*Instructions to follow*.
Copy the records below word for word, leaving every line unchanged.

-- Start Data in this exercise --

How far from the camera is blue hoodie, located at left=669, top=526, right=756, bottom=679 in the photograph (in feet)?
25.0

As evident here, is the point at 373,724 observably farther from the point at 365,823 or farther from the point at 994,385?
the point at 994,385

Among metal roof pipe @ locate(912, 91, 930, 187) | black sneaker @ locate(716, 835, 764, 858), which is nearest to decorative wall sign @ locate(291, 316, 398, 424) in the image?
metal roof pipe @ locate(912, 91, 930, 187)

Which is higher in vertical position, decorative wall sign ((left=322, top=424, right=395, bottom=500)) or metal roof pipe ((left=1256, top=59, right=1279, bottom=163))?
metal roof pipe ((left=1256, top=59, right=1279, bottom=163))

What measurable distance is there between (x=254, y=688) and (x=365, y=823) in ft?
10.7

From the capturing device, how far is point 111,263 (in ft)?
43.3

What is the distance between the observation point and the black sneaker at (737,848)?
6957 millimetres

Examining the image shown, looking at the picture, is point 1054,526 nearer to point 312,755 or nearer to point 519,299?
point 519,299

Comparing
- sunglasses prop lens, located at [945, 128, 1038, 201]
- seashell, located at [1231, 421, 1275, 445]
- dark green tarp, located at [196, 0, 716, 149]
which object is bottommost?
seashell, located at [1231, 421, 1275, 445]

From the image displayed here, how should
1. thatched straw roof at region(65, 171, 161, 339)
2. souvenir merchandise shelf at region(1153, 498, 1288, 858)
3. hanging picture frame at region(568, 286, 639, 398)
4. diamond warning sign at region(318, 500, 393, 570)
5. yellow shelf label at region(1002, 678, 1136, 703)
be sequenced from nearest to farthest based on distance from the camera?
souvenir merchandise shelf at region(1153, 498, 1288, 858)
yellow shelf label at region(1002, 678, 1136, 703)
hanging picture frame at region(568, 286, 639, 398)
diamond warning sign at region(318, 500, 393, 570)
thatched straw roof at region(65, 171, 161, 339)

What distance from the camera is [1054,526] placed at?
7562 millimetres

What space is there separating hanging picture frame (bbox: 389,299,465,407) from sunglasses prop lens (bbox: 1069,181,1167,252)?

-- End Data in this exercise --

*Task answer*.
How far from the camera is blue hoodie, located at left=669, top=526, right=756, bottom=679 in the photograph (in feet)?
25.0

As evident here, is the point at 373,724 observably farther from the point at 365,823 or farther from the point at 994,385?
the point at 994,385

Among metal roof pipe @ locate(912, 91, 930, 187) | black sneaker @ locate(716, 835, 764, 858), which is nearest to decorative wall sign @ locate(291, 316, 398, 424) in the image?
metal roof pipe @ locate(912, 91, 930, 187)

Which is higher in vertical position, decorative wall sign ((left=322, top=424, right=395, bottom=500)) or metal roof pipe ((left=1256, top=59, right=1279, bottom=163))?
metal roof pipe ((left=1256, top=59, right=1279, bottom=163))

What measurable distance is there between (x=254, y=688) and (x=365, y=823) in ft?
10.7

From the capturing device, how far is point 111,263 (in ft)?
43.3

What is the distance between the observation point and the black sneaker at (737,848)?
6957 millimetres

Examining the image shown, looking at the picture, is point 1054,526 nearer to point 312,755 or nearer to point 519,299?
point 519,299

Comparing
- sunglasses prop lens, located at [945, 128, 1038, 201]
- seashell, located at [1231, 421, 1275, 445]
- dark green tarp, located at [196, 0, 716, 149]
which object is bottommost?
seashell, located at [1231, 421, 1275, 445]

From the image displayed here, how should
1. thatched straw roof at region(65, 171, 161, 339)
2. souvenir merchandise shelf at region(1153, 498, 1288, 858)
3. hanging picture frame at region(568, 286, 639, 398)
4. diamond warning sign at region(318, 500, 393, 570)
5. yellow shelf label at region(1002, 678, 1136, 703)
be sequenced from nearest to farthest based on distance from the camera?
souvenir merchandise shelf at region(1153, 498, 1288, 858)
yellow shelf label at region(1002, 678, 1136, 703)
hanging picture frame at region(568, 286, 639, 398)
diamond warning sign at region(318, 500, 393, 570)
thatched straw roof at region(65, 171, 161, 339)

What distance from the camera is [1054,526] placed at?
7562 millimetres

What space is there separating hanging picture frame (bbox: 389,299,465,407) from sunglasses prop lens (bbox: 1069,181,1167,252)?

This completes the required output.